### Listagem fornecida:
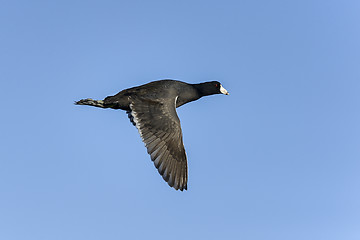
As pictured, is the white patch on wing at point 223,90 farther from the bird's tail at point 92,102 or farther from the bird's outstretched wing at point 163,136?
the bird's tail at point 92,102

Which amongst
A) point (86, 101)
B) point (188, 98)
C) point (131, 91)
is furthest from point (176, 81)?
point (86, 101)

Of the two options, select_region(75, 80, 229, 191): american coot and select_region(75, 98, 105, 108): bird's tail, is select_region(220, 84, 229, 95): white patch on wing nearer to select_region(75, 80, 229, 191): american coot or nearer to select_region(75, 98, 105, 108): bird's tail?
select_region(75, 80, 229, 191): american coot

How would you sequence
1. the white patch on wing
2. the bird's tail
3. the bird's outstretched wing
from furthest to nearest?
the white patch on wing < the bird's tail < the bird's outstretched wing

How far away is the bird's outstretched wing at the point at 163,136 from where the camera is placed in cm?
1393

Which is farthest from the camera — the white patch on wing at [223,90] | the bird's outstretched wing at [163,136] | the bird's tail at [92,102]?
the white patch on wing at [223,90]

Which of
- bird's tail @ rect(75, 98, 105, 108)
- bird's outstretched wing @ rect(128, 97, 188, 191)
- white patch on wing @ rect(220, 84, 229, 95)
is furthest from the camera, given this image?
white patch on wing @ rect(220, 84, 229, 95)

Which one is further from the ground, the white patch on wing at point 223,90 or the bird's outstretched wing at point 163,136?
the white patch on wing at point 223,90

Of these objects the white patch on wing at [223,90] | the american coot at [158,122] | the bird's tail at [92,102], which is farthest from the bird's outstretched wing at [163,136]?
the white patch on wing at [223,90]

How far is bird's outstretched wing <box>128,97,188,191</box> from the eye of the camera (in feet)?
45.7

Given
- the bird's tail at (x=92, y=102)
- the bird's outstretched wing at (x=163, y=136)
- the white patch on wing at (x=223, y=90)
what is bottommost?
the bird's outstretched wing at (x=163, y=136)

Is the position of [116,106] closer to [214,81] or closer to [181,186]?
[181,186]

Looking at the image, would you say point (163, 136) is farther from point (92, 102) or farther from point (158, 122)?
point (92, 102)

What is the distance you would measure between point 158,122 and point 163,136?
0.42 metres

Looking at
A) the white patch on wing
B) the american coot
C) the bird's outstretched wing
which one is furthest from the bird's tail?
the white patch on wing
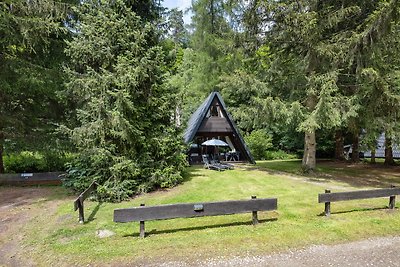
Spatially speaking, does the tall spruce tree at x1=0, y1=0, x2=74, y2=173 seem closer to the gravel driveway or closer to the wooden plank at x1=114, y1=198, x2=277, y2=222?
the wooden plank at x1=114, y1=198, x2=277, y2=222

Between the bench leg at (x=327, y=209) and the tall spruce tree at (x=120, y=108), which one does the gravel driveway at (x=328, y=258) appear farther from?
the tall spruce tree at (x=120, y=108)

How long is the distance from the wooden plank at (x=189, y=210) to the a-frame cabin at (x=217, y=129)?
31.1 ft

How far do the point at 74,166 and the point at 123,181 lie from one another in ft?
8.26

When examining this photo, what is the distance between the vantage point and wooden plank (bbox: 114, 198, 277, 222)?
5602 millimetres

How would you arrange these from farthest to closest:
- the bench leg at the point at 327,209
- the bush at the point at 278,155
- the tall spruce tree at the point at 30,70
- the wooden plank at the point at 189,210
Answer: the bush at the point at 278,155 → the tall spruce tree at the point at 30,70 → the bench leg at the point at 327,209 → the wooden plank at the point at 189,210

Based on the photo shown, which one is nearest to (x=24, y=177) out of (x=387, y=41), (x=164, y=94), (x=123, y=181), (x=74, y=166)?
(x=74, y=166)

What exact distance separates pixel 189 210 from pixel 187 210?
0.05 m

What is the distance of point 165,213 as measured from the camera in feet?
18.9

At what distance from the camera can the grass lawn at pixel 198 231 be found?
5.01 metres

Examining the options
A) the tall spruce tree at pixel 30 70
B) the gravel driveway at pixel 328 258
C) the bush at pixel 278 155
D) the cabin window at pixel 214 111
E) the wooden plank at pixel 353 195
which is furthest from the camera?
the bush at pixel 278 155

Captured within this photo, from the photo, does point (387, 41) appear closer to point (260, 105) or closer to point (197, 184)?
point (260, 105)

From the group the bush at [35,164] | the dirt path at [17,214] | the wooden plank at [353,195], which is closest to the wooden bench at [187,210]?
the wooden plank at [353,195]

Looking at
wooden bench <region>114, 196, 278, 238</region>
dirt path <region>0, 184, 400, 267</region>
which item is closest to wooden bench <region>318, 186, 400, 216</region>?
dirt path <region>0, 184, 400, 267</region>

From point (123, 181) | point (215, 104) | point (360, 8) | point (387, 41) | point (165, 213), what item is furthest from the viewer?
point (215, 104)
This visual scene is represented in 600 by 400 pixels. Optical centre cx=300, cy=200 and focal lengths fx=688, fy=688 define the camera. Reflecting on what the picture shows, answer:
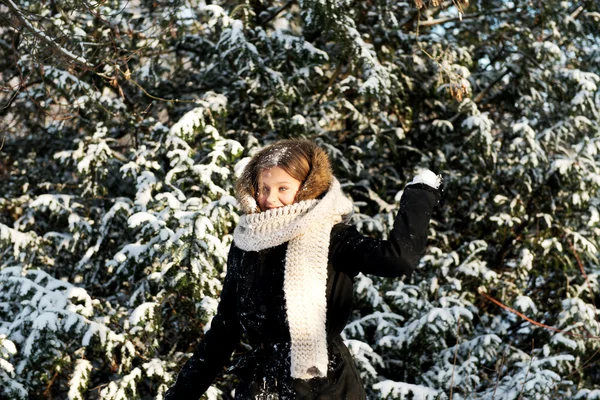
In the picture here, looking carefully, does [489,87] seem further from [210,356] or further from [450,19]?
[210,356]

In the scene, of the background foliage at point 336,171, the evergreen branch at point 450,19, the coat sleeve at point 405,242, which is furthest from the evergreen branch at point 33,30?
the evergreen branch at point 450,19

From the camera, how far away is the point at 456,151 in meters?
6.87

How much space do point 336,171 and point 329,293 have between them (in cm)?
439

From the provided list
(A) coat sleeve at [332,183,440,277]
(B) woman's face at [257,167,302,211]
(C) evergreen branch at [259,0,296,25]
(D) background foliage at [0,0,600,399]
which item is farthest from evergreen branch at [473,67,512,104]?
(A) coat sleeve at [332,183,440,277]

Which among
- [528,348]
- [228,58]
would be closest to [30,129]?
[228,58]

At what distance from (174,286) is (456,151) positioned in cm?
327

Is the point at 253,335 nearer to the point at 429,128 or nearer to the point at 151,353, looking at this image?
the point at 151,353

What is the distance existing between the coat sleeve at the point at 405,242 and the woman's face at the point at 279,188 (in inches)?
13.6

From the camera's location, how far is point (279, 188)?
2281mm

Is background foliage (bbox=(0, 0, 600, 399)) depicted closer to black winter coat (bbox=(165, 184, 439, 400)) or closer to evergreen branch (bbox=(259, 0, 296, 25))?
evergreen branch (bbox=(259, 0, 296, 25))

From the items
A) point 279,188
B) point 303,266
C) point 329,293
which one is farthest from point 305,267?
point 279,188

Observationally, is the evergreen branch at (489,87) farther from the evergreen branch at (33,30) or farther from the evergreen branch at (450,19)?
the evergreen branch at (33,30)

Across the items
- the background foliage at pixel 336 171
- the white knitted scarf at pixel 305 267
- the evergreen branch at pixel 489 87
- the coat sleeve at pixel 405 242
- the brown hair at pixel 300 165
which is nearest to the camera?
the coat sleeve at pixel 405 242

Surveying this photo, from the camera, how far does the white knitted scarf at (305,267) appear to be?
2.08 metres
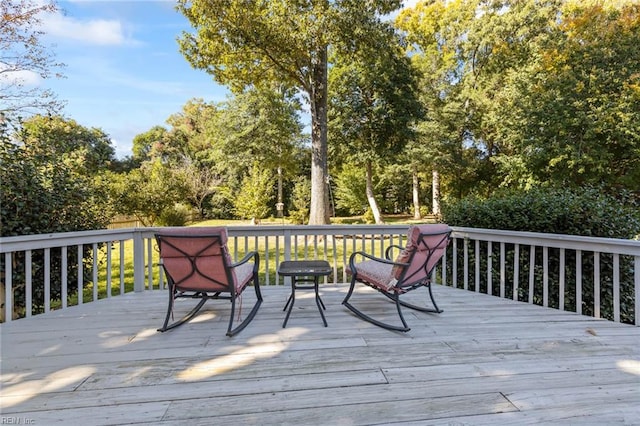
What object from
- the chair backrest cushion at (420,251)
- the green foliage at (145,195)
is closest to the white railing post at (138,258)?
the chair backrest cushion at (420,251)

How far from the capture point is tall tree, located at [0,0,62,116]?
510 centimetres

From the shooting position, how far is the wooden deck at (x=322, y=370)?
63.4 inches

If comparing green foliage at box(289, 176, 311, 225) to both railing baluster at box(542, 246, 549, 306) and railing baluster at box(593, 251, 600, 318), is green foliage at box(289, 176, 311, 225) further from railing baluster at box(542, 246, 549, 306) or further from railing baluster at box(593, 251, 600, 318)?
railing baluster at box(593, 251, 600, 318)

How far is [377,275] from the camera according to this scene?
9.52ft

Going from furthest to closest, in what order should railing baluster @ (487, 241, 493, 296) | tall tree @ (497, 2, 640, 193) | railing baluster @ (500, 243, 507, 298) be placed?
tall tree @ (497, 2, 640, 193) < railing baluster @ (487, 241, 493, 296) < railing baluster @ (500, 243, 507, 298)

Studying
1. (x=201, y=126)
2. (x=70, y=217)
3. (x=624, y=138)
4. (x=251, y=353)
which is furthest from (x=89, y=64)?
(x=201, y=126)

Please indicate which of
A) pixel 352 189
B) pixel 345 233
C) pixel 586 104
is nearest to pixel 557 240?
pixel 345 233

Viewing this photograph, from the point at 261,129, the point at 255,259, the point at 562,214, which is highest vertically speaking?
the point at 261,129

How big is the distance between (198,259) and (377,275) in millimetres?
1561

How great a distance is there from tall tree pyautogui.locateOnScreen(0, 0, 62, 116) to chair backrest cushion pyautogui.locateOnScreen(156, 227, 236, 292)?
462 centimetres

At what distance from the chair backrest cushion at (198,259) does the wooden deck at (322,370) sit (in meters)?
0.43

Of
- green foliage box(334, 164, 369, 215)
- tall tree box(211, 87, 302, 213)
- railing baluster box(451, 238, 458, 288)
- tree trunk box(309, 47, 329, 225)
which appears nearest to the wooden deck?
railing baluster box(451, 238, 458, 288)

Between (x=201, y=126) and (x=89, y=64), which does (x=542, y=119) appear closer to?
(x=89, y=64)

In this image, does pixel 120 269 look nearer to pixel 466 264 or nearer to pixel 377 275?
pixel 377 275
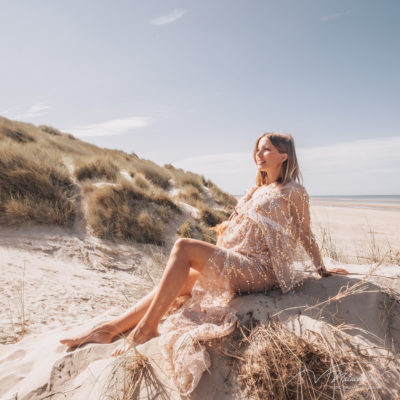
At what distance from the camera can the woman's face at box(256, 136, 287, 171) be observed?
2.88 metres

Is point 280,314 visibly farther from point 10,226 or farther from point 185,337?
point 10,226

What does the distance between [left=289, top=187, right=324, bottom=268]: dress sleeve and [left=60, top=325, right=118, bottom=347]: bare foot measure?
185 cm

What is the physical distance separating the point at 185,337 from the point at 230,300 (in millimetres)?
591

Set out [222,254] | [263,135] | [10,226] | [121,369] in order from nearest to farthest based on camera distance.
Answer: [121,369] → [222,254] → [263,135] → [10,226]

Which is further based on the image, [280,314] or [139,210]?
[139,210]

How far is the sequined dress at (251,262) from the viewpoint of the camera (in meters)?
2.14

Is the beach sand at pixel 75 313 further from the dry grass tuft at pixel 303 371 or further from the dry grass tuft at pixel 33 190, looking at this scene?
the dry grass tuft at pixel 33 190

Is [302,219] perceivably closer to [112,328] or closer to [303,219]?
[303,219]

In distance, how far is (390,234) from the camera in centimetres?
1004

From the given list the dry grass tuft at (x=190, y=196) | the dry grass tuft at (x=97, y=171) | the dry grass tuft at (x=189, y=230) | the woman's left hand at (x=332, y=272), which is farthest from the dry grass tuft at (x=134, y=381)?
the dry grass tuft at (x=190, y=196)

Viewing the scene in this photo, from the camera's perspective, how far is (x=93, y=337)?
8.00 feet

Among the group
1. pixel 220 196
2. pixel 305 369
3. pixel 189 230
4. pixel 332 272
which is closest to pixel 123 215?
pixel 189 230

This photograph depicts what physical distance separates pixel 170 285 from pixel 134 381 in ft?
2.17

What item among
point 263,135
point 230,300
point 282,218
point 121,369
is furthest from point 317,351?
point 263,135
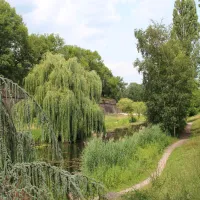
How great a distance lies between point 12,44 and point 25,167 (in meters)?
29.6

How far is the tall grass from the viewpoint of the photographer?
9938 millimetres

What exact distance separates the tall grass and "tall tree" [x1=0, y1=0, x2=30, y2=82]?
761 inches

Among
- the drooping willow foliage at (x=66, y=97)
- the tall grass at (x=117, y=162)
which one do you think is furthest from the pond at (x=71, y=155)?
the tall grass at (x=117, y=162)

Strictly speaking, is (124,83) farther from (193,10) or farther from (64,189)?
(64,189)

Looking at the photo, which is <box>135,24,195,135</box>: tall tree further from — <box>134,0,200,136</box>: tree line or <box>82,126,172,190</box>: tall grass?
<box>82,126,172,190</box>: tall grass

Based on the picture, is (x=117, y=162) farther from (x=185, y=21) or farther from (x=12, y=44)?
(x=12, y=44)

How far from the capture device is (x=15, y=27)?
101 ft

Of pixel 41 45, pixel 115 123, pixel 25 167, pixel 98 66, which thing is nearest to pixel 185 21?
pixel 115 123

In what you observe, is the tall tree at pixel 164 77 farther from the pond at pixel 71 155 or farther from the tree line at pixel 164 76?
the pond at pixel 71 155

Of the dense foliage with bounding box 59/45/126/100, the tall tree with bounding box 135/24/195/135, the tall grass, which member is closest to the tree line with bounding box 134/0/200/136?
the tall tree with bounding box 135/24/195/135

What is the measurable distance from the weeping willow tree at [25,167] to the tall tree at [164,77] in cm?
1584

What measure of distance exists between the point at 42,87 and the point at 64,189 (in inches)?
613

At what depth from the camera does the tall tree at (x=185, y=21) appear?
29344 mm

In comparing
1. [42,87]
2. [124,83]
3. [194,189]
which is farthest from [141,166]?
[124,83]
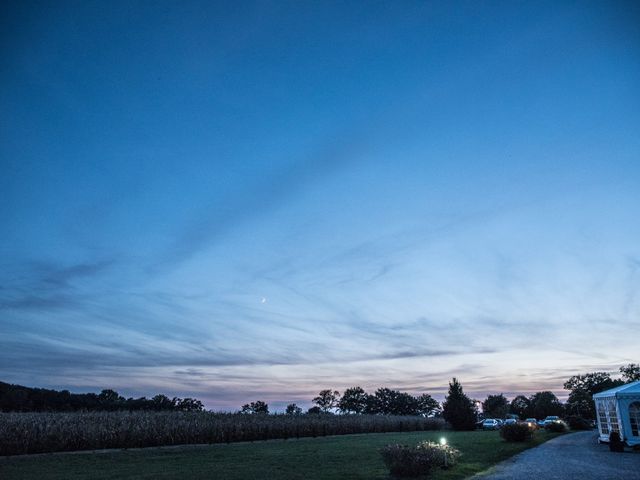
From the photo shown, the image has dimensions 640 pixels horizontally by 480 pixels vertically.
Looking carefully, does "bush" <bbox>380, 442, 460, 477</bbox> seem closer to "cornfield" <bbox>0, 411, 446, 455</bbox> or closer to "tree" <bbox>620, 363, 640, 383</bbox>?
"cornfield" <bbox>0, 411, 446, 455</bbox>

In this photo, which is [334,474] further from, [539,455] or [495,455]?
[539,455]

### Descrição da tarefa:
Reproduza sem alterações o trecho da listagem que vai da linha que contém "What measure of" até o final da listagem, com as duas extremidades incluídas. Deixe as imagens fora da resposta.

### Resposta do exercício:
What measure of distance exists between the point at 42,87 and the point at 64,189 (in inches)?
613

At what depth from the camera does the tall tree at (x=185, y=21) appear?
29344 mm

In comparing
1. [42,87]
2. [124,83]
3. [194,189]
which is farthest from [141,166]?
[124,83]
From the photo shown, the image has dimensions 640 pixels horizontally by 480 pixels vertically.
Looking carefully, does "bush" <bbox>380, 442, 460, 477</bbox> seem closer to "cornfield" <bbox>0, 411, 446, 455</bbox> or closer to "tree" <bbox>620, 363, 640, 383</bbox>?
"cornfield" <bbox>0, 411, 446, 455</bbox>

In this photo, which is [334,474] further from, [539,455] or [495,455]?
[539,455]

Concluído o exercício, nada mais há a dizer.